Let's say I have an N-bit piece of data that will be sent redundantly in M messages, where at least M-1 of those messages will be received successfully. I am interested in different ways of encoding the N-bit piece of data in fewer bits per message. (this is similar to RAID but at a much smaller level, where N = 8 or 16 or 32)
Example: suppose N = 16 and M = 4. Then I could use the following algorithm:
1st and 3rd message: send "0" + bits 0-7
2nd and 4th message: send "1" + bits 8-15
If I can guarantee that 3 messages of the 4 will get through, then at least one message from each group will get through. Thus I can make this work with 9 bits or less, there's probably a way to do this with fewer total bits but I'm not sure how.
Are there some simple encoding/decoding algorithms to do this kind of thing? Does this problem have a name? (if I know what it's called, I can google it!)
note: in my particular case, the messages either arrive correctly or do not arrive at all (no messages arrive with errors).
(edit: moved 2nd part to a separate question)
(Incomplete answer follows. I may add more later.)
The term you may be interested in is channel coding: adding redundancy to a source in order to make it robust during transmission over a noisy channel. In information theory, the complementary problem to channel coding is source coding: reducing the redundancy in a source to represent it using fewer bits. (The combination of these two problems is called joint source-channel coding.)
Your first question asks to find a channel code. The simple example you give is similar to a repetition code, i.e., you send the same message more than twice (usually an odd number of times), and then the message which is received most often is accepted as the original message.
This code is inefficient. To use standard notation, let k = number of bits in original message, and n = number of bits in the transmitted message. For your example, k = 16 and n = 36. A measure of coding efficiency is k/n, where higher means more efficient. In your case, k/n = 0.44. This is low.
The repetition code is a simple kind of block code, i.e., redundancy is added to each block of k bits to create a codeword of n bits. So are the Hamming and Reed-Solomon codes as others mentioned. Hamming codes are relatively easy to understand with some basic linear algebra.
These should be enough terms for you to search on your own. Good luck.

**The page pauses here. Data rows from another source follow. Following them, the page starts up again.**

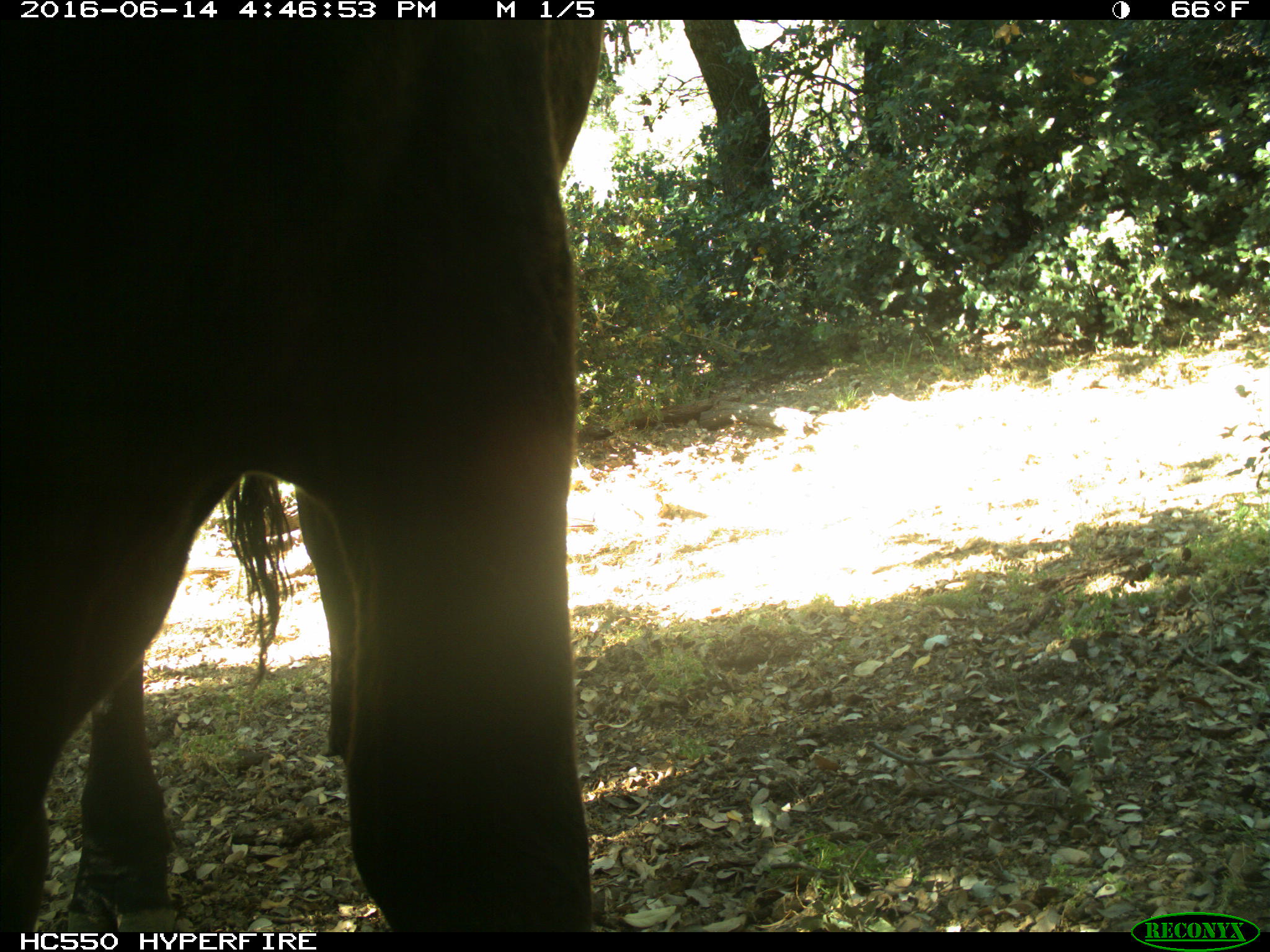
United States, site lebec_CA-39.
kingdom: Animalia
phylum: Chordata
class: Mammalia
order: Artiodactyla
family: Bovidae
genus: Bos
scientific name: Bos taurus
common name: domestic cow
Bos taurus (domestic cow).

I'm not sure if I understood all the details of your question correctly, but your problem is definitely aboud designing some kind of error correcting code. This is a vast area of computer science and thick tomes have been written about it. Start with wikipedia and see if you can get any simple schemes (like Hamming or Reed-Solomon codes) to work in your case.
If you want to deal not only with symbol corruption, but also deletion of symbols, you should look at erasure codes, this is definitely a more difficult task but good methods exist in many cases.

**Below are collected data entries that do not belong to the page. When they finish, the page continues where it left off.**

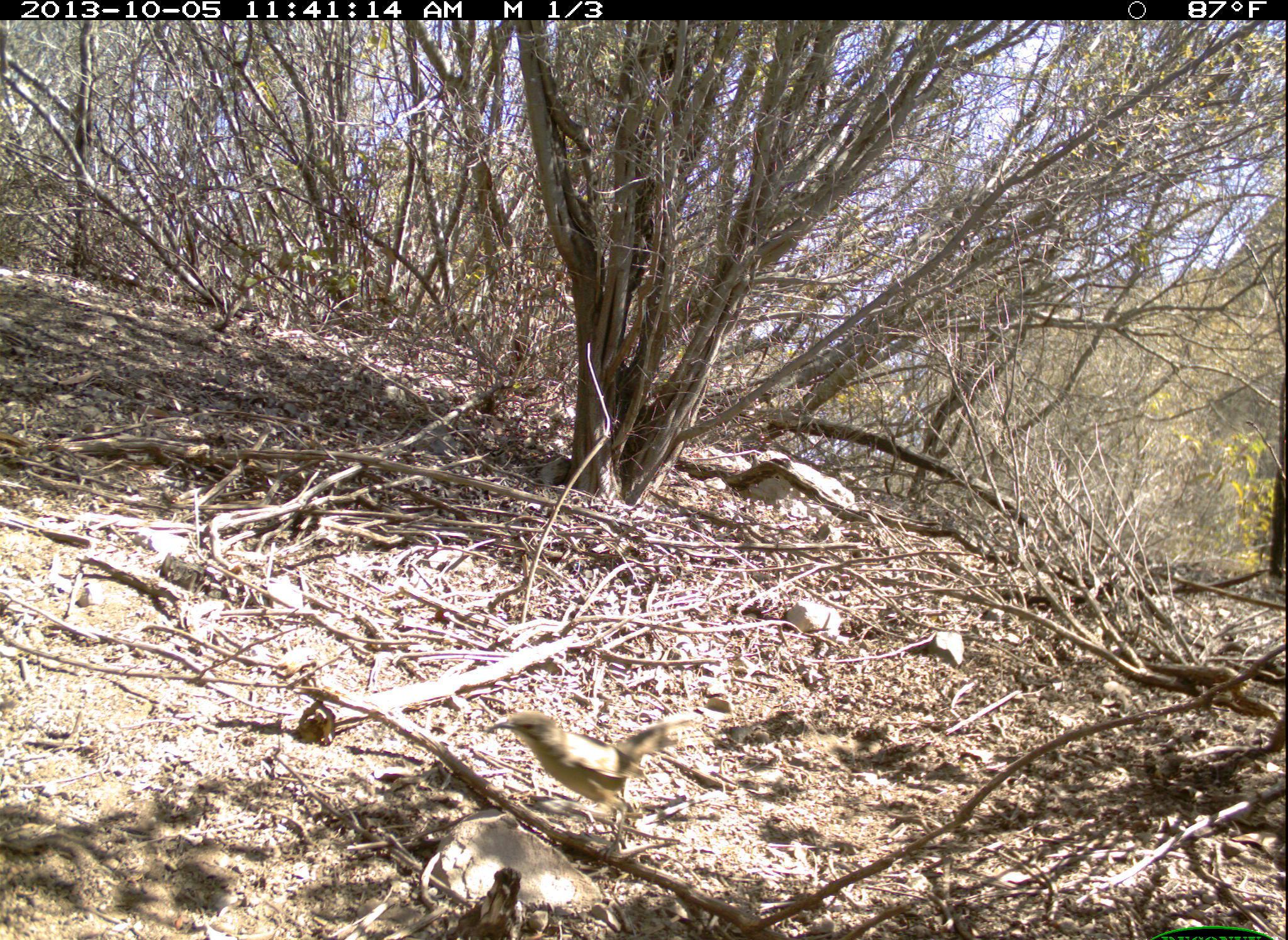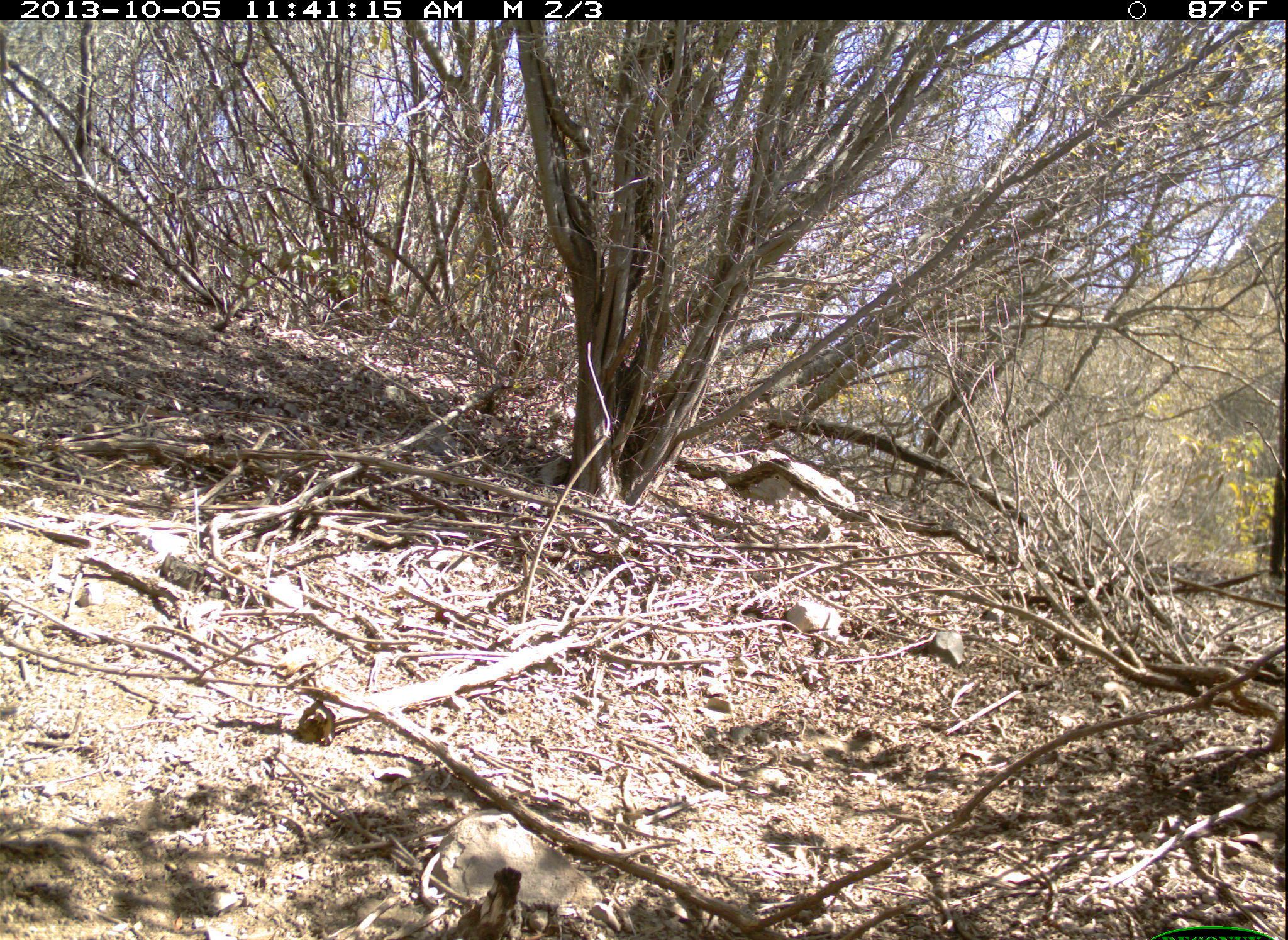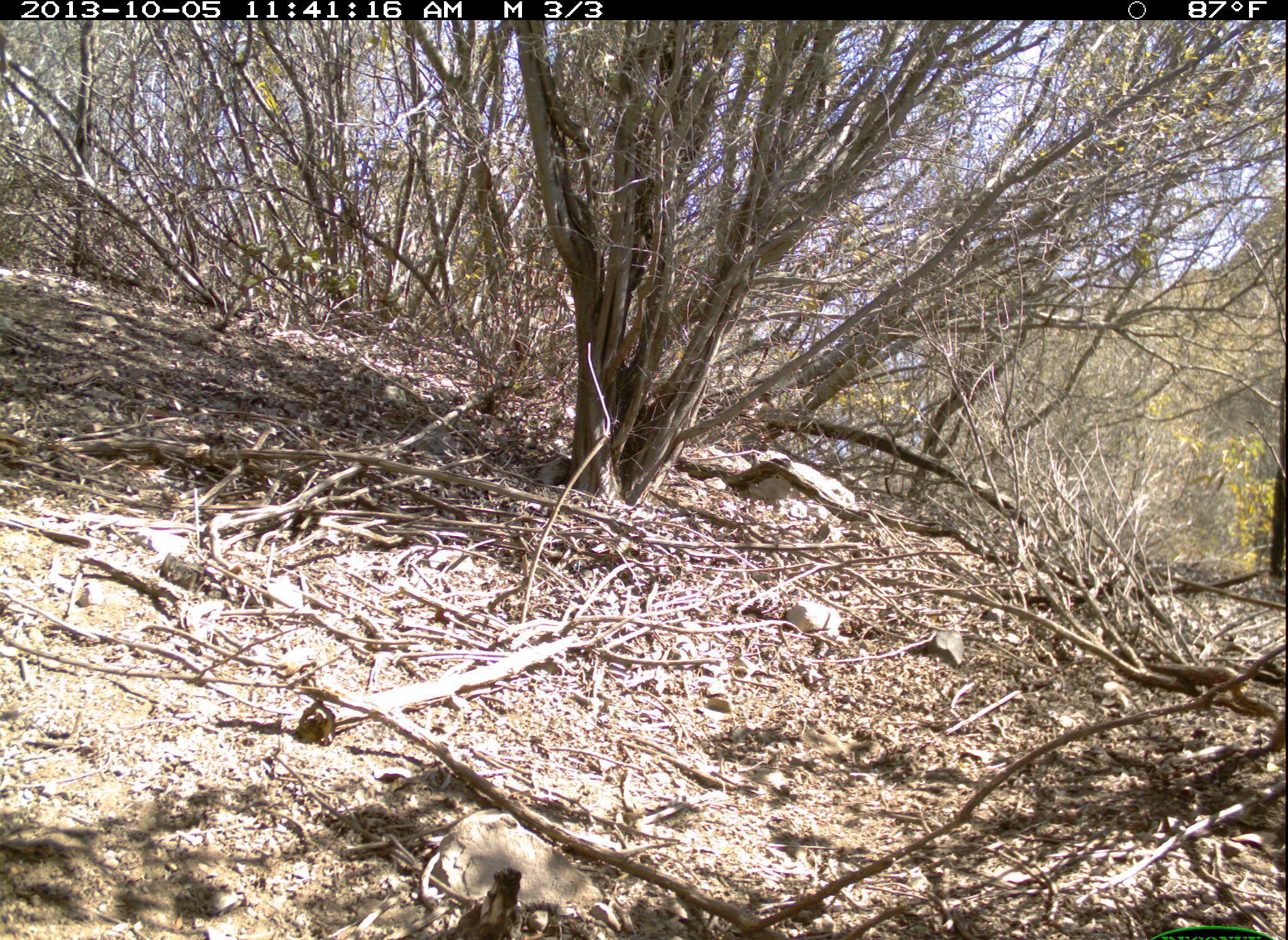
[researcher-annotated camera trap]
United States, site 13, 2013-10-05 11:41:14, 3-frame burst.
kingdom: Animalia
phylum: Chordata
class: Aves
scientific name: Aves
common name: bird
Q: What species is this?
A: Bird (Aves).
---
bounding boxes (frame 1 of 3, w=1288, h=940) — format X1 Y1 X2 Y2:
bird: 485 711 703 863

EDIT: This material from hackersdelight.org seems a nice introduction.
See erasure codes.
You're looking for a packet erasure code. There are only two useful packet erasure codes that are not totally encumbered by patents, and there's only one open-source library to implement those. Find it here: http://planete-bcast.inrialpes.fr/rubrique.php3?id_rubrique=5
Here's a trivially simple scheme that's almost twice as efficient as your example.
You chopped the message into blocks of (N/M)*2 bits. Instead, chop it into N/(M-1)-bit blocks. (Round it up if necessary.) The first block, src[0], encodes as itself: enc[0]=src[0]. The same for the last block: enc[M-1]=src[M-1]. Each of the other blocks gets XORed with its left neighbor: enc[i]=src[i-1]^src[i].

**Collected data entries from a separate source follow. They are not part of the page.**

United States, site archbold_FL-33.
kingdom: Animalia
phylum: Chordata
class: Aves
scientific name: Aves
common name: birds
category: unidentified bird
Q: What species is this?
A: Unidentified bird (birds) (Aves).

Prefix each encoded block with a log(M)-bit sequence number, essentially as you did, so the receiver can tell which was dropped. (If you can be sure that whichever blocks arrive will arrive in order, then a 1-bit sequence number will do. Just alternate 0 and 1.)
To decode, successively XOR from the left and the right until you hit the dropped block. E.g. src[1] == enc[0]^enc[1]. (Dropping one of the endpoint blocks isn't a special case -- e.g. if the first block is dropped, the scan from the right recovers it, and the scan from the left is of length 0.)